Combining AI and neuroscience to detect and predict neurological disorders

In a recent article published in the journal Sensors, researchers perform a scoping review on the shared relationship between artificial intelligence (AI) and neuroscience, emphasizing their convergence and possible applications.

The researchers extensively searched existing literature relevant to the objective of this review. As a result, the final dataset comprised 185 publications, 173 of which were from scientific databases, and the remaining 12 were hyperlink references from Google.

Study: Convergence of Artificial Intelligence and Neuroscience towards the Diagnosis of Neurological Disorders—A Scoping Review. Image Credit: Maxim Gaigul /


Neuroscience principles have uplifted the AI field and vice versa. For example, neuroscience has helped researchers validate existing AI-based models. Likewise, biological neural networks have helped develop deep neural network architectures with several applications, such as text processing and speech recognition.

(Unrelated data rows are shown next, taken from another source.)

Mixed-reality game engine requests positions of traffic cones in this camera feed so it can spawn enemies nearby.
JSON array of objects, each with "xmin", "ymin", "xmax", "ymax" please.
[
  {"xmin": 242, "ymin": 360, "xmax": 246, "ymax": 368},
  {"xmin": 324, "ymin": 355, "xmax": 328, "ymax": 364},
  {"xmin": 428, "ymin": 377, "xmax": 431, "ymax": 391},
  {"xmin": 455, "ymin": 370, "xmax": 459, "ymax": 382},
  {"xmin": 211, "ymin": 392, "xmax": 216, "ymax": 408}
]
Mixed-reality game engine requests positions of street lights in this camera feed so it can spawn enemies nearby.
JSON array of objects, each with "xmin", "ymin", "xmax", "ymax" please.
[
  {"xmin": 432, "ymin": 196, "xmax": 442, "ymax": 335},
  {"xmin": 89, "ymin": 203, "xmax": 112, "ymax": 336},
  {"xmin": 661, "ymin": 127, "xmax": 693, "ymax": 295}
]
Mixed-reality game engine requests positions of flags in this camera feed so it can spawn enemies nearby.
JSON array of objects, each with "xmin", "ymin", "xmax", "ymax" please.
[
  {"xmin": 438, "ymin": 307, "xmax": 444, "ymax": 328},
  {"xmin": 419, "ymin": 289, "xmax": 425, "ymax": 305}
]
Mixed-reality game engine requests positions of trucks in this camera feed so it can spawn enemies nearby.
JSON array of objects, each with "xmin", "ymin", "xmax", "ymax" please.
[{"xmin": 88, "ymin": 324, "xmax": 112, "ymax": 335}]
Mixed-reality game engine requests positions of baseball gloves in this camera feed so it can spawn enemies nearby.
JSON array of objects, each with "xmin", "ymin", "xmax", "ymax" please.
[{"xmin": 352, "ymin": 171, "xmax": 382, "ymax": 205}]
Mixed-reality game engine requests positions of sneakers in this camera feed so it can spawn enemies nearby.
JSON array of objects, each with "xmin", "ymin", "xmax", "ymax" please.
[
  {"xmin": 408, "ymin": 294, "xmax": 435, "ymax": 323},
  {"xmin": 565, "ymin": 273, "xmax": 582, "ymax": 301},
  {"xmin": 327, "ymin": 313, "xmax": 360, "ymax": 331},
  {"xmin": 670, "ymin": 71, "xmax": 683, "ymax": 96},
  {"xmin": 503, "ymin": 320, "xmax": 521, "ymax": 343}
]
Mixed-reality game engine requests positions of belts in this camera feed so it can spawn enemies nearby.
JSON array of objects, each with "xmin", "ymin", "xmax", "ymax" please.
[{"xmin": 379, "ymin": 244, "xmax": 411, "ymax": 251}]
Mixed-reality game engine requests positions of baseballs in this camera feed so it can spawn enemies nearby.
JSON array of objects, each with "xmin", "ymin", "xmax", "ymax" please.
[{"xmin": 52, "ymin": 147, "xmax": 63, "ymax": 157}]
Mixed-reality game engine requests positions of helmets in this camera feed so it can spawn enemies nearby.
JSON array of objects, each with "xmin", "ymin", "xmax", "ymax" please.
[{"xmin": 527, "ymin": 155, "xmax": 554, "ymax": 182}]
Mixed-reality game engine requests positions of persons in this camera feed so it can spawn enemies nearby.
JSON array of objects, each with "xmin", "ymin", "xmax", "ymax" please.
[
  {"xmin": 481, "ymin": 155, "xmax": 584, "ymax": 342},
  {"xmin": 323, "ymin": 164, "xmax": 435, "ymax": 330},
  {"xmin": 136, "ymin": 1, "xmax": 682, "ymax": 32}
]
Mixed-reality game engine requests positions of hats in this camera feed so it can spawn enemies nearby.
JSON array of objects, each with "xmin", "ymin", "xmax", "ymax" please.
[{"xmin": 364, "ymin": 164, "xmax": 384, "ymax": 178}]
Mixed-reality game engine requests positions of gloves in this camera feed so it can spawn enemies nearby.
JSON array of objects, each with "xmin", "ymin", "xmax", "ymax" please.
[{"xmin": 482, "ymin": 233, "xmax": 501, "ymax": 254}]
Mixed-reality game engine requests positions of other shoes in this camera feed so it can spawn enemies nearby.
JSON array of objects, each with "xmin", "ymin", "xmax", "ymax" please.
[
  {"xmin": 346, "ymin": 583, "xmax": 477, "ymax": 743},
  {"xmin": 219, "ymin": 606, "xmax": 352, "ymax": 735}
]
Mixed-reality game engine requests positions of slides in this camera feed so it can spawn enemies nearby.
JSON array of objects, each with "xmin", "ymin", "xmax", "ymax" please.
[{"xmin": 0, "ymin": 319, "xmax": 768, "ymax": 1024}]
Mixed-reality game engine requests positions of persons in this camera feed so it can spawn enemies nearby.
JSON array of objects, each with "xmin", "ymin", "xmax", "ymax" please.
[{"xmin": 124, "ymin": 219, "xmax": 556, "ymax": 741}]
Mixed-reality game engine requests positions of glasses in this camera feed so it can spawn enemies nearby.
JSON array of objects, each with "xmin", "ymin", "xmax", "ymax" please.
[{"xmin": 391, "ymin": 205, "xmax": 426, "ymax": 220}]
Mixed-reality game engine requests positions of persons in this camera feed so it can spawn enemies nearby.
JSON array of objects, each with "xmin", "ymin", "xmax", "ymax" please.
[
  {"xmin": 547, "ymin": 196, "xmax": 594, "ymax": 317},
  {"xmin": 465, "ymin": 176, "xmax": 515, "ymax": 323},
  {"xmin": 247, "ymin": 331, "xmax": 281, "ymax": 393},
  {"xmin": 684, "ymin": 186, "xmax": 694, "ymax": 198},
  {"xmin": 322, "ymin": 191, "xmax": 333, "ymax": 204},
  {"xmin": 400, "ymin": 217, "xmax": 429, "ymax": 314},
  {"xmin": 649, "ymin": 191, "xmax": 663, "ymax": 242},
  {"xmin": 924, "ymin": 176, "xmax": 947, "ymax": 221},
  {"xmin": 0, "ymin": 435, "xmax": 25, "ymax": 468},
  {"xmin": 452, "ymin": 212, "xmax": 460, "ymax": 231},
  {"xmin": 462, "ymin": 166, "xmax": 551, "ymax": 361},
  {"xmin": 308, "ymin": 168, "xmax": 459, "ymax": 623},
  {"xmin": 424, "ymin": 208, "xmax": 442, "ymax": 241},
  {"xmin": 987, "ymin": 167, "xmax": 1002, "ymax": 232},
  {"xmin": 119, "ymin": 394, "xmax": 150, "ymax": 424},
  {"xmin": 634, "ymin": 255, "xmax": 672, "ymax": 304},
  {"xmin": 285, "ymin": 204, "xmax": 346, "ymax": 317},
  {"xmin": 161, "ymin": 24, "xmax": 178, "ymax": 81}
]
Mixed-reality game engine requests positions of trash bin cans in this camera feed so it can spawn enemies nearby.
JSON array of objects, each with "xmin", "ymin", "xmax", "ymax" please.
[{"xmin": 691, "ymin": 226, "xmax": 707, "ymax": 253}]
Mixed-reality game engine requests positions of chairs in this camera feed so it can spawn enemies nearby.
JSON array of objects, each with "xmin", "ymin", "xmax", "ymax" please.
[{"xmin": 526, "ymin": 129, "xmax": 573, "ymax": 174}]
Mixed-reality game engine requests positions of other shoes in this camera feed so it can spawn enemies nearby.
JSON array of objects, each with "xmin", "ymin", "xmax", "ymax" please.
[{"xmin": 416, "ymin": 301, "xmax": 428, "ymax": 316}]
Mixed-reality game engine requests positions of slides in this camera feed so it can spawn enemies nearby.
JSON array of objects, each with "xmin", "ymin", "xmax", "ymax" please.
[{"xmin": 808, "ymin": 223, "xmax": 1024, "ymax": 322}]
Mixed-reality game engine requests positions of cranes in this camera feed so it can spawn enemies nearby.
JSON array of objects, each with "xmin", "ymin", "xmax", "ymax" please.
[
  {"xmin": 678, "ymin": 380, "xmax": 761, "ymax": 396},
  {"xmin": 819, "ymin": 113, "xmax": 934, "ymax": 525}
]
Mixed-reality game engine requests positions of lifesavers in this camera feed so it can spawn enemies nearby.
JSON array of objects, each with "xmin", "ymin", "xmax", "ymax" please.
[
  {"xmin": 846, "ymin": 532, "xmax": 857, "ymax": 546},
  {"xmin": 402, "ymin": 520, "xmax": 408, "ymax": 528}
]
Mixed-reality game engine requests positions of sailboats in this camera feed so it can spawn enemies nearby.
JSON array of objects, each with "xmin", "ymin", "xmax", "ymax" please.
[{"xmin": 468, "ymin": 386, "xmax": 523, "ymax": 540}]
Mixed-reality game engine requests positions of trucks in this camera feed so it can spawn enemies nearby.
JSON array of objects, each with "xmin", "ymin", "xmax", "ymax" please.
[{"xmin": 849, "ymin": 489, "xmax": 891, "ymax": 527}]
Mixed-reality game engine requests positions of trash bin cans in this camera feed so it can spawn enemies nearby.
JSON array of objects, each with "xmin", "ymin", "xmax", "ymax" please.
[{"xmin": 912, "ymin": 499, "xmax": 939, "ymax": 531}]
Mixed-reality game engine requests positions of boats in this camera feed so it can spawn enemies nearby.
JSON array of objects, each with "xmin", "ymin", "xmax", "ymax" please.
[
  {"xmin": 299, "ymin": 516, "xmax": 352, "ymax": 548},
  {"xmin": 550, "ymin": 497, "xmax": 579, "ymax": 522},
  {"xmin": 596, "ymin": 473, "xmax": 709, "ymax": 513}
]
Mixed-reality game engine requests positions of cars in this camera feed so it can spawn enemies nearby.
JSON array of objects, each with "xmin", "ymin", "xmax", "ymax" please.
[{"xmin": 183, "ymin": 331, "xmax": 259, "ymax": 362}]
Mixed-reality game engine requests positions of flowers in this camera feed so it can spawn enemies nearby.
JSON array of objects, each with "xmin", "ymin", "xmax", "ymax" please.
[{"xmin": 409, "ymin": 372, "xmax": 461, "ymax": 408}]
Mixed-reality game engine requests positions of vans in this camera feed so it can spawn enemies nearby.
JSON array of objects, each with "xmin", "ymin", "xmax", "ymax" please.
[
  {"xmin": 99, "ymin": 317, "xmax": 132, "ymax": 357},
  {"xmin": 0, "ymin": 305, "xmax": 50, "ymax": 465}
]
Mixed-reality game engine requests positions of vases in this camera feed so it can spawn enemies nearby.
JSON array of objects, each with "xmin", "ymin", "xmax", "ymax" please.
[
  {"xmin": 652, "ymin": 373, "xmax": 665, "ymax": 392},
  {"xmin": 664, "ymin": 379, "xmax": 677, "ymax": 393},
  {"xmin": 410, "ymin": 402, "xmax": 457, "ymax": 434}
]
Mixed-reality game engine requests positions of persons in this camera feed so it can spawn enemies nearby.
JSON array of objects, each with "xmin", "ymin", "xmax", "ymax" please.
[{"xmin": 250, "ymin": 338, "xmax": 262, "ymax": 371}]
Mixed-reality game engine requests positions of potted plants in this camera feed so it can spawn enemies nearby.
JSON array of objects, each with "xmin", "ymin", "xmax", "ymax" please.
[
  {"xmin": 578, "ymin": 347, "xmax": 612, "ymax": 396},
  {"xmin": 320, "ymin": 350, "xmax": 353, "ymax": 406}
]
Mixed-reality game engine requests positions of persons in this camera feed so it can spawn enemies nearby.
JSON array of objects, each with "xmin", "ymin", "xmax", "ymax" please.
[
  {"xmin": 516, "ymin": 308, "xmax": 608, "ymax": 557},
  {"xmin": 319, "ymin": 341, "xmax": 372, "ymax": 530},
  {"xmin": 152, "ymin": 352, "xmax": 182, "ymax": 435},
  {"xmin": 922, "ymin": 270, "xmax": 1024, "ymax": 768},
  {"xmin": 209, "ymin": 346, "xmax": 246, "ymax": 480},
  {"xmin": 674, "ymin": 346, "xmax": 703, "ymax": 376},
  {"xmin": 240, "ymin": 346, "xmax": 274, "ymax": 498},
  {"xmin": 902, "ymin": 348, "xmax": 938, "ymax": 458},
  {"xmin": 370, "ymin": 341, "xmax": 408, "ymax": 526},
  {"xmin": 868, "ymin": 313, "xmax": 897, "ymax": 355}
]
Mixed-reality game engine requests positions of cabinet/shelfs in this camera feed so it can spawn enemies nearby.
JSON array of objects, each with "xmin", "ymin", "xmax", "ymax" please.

AI-based systems have helped neuroscientists test their hypotheses and analyze neuroimaging data, which, in turn, help with the early prediction and diagnosis of psychiatric disorders. Furthermore, these AI systems set up an interface with the brain, extract neurological signals, and generate commands that help devices, such as robotic arms, to move paralyzed human parts.

Computer scientists have drawn inspiration from reinforcement learning (RL) in human and animal models to develop algorithms for artificial systems, which alleviates the need for explicit instruction when learning complex strategies. RL has been successfully integrated into various robot-based surgery and gaming applications.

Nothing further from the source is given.